The three articles read for today’s class all
bring up identity in one way or another and discuss the nature of race and
gender while taking a critical look at the portrayal of such identities – male,
female, white, and black.
In Phallus(ies) of Interpretation: Toward Engendering
the Black Critical “I” duCille discusses
what is considered by others “an essential black experience.” Although duCille dispels this viewpoint, the
issue remains that many black male critics would say that “one can be black or
a woman, but claiming both identities places one on shaky familial ground.” These
critics require and demand better black male characters – male characters who
would not fit the stereotypical mold upheld by the white community. The works
of black feminist authors are snubbed. They are told that they put “their gender before
their race, their (white) feminism before their black family.” Suddenly, to be
feminist is to be white and is, therefore, a form betrayal.
Trudier Harris also makes reference to
identity but by critiquing Walker’s portrayal of the African American woman.
Harris says that she was enraged; she could not identify with Celie and knew no
black woman who would. She claims that a stronger Celie – a Celie more like
Sofia – would be more identifiable, and that the acceptance of suffering that Celie
upholds for most of the novel is more akin to the white fairytales of Cinderella or Snow White. Celie, through her
feminist – or even victimized feminist – portrayal, has been white washed.
These two articles seem to associate an
identity with a set of characteristics. The identities of black and woman have
been pit against each other, but to what end? It seems that rather than lifting
the other group up, they work to tear them down, working against rather than
together.
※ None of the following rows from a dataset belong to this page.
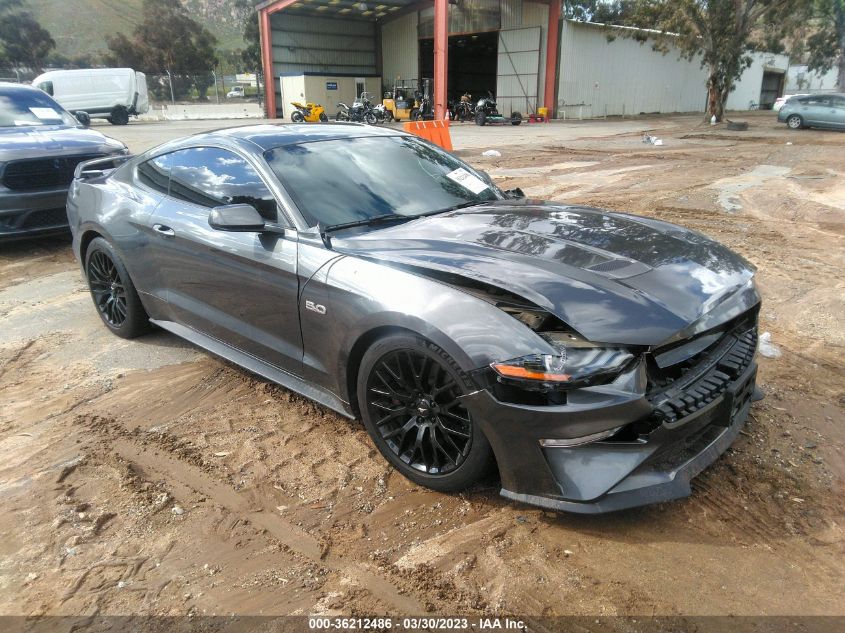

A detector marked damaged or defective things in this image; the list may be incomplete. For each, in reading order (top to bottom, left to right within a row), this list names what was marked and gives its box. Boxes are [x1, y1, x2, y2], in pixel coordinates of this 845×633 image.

damaged front bumper [462, 324, 760, 512]
cracked front bumper cover [462, 358, 760, 512]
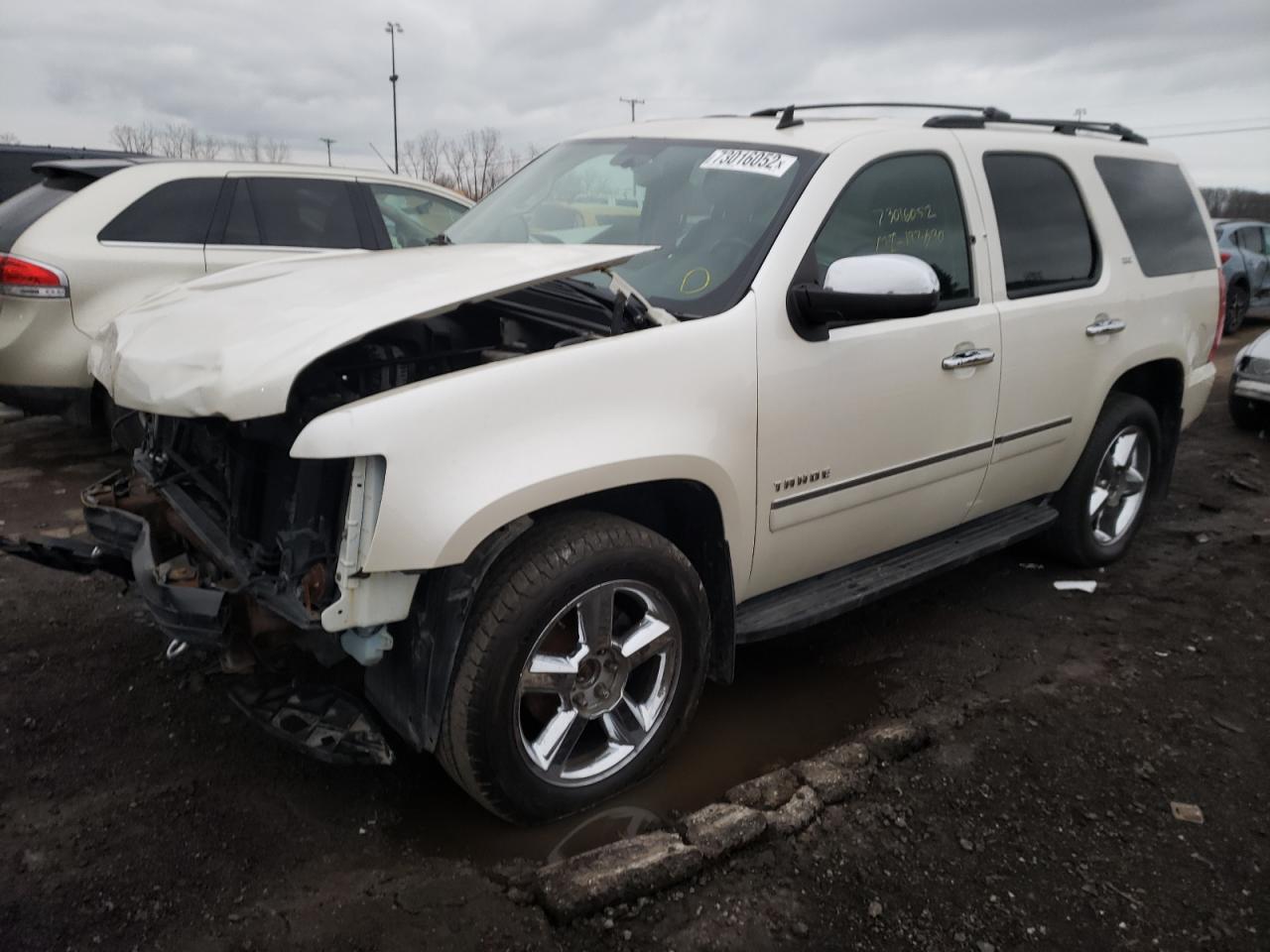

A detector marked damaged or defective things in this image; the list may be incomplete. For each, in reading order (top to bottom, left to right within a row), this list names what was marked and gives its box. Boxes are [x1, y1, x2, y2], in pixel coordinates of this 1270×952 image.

crumpled hood [91, 242, 655, 420]
wrecked white suv [5, 102, 1222, 817]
In The Black Person in Art: How Should S/he be Portrayed?, we
encounter different responses to questions regarding the criteria for true
representation of the black male or female. Many commentators created a set of requirements
for proper representation. Lloyd Richards specific response had piqued my
interest. He answered with a question of his own: “How should any person be
portrayed in art?” Identity was stripped: there was no black or white or female
or male. There was simply ‘person’ – the ultimate
identity that both critics and authors should not forget. It is important to view the struggles of a group of people, but it should not be at the expense of a well-rounded character. An identity is not a personality.